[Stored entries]
==============================
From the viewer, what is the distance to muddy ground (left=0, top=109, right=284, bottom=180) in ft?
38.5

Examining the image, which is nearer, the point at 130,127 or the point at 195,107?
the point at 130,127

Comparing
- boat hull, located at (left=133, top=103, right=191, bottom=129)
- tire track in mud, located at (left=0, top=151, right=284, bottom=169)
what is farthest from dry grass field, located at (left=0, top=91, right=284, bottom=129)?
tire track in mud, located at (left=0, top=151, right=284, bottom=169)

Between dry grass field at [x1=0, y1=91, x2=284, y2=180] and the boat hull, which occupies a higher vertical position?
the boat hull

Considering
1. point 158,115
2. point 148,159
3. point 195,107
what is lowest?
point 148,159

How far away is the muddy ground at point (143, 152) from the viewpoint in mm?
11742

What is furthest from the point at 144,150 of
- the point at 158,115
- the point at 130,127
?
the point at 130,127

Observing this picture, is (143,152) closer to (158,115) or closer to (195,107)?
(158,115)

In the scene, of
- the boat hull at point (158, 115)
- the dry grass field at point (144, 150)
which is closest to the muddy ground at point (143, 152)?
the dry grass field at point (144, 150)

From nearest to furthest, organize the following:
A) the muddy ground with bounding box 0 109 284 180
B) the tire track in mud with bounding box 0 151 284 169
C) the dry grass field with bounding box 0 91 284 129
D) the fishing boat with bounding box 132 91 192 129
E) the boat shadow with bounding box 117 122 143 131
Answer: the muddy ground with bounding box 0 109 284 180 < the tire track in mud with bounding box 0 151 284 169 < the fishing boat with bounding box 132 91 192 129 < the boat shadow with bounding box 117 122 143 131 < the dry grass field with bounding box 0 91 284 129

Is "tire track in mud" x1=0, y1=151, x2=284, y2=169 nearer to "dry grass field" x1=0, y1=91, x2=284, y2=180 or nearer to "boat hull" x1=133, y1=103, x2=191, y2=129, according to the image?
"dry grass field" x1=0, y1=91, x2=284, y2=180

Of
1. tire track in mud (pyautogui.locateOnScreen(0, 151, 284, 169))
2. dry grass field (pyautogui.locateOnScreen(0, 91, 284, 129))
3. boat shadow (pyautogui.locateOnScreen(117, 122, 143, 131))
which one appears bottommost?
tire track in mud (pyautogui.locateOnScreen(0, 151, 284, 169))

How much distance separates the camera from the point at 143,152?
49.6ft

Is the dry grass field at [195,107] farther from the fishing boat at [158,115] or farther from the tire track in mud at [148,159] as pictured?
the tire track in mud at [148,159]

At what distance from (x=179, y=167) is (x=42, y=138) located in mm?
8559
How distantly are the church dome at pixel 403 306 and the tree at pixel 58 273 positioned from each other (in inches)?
==============================
WHAT TO DO: Find "to the image?" in the data above, then repeat that line and all lines after it exactly, ending with the final line.

CORRECT RESPONSE:
Is "tire track in mud" x1=0, y1=151, x2=284, y2=169 nearer to "dry grass field" x1=0, y1=91, x2=284, y2=180 or nearer to "boat hull" x1=133, y1=103, x2=191, y2=129, according to the image?
"dry grass field" x1=0, y1=91, x2=284, y2=180

Of
1. tire track in mud (pyautogui.locateOnScreen(0, 151, 284, 169))
2. dry grass field (pyautogui.locateOnScreen(0, 91, 284, 129))
3. boat shadow (pyautogui.locateOnScreen(117, 122, 143, 131))
which one appears bottommost?
tire track in mud (pyautogui.locateOnScreen(0, 151, 284, 169))

How much distance separates the camera from the point at 143,152?
49.6ft

Is the dry grass field at [195,107] farther from the fishing boat at [158,115] or farther from the tire track in mud at [148,159] as pictured?
the tire track in mud at [148,159]

At what distance from (x=179, y=167) is (x=42, y=138) located in mm?
8559
How distantly are the church dome at pixel 403 306 and the tree at pixel 58 273 positioned from each other (in inches)?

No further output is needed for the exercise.